BEGIN DATA FOR THIS EXERCISE

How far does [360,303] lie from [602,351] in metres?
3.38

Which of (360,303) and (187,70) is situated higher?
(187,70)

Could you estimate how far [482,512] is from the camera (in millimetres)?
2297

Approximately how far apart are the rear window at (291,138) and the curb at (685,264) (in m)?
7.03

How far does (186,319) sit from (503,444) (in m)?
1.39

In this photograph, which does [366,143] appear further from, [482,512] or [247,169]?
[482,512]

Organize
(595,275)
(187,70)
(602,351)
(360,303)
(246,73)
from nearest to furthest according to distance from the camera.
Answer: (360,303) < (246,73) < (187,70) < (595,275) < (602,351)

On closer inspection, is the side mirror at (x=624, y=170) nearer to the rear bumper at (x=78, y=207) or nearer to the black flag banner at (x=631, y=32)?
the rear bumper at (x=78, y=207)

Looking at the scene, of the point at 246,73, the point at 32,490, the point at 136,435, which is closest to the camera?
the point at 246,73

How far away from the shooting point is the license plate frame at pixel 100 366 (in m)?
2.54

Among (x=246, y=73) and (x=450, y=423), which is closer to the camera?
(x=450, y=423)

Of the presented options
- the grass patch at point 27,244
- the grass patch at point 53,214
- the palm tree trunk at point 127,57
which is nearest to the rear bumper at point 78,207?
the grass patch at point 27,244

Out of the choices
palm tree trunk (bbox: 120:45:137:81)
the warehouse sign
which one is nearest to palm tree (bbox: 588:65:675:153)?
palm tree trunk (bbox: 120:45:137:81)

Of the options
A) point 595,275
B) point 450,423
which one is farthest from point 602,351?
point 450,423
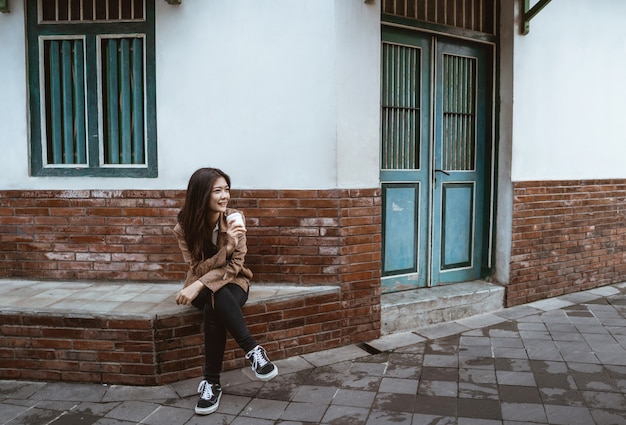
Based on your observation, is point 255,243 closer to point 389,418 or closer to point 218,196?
point 218,196

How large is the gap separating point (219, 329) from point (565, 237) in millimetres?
4310

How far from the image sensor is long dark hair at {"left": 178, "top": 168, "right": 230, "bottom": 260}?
146 inches

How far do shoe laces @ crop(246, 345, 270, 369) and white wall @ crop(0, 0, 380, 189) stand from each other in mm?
1538

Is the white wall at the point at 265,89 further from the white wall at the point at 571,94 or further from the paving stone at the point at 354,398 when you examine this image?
the white wall at the point at 571,94

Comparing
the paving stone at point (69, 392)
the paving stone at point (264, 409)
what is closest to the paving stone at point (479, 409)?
the paving stone at point (264, 409)

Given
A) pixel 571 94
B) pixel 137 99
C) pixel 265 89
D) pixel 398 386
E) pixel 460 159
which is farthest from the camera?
pixel 571 94

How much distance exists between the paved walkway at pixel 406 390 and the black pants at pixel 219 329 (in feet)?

END DATA FOR THIS EXERCISE

* TASK DIRECTIONS
Transcribe the lines of the listing verbatim, from the line containing "Is the white" through the end of the listing, including both ends.

* RESULT BELOW
Is the white wall at the point at 265,89 further from the white wall at the point at 571,94 or further from the paving stone at the point at 354,398 when you examine this image?
the white wall at the point at 571,94

Comparing
the paving stone at point (69, 392)
the paving stone at point (264, 409)
what is closest to the paving stone at point (479, 409)?
the paving stone at point (264, 409)

Given
A) pixel 571 94
B) pixel 137 99
C) pixel 265 89
D) pixel 398 386
E) pixel 460 159
which is farthest from the camera?
pixel 571 94

How much distance exists between the paved walkway at pixel 406 390 and the black pants at pixel 219 329 (in feet)?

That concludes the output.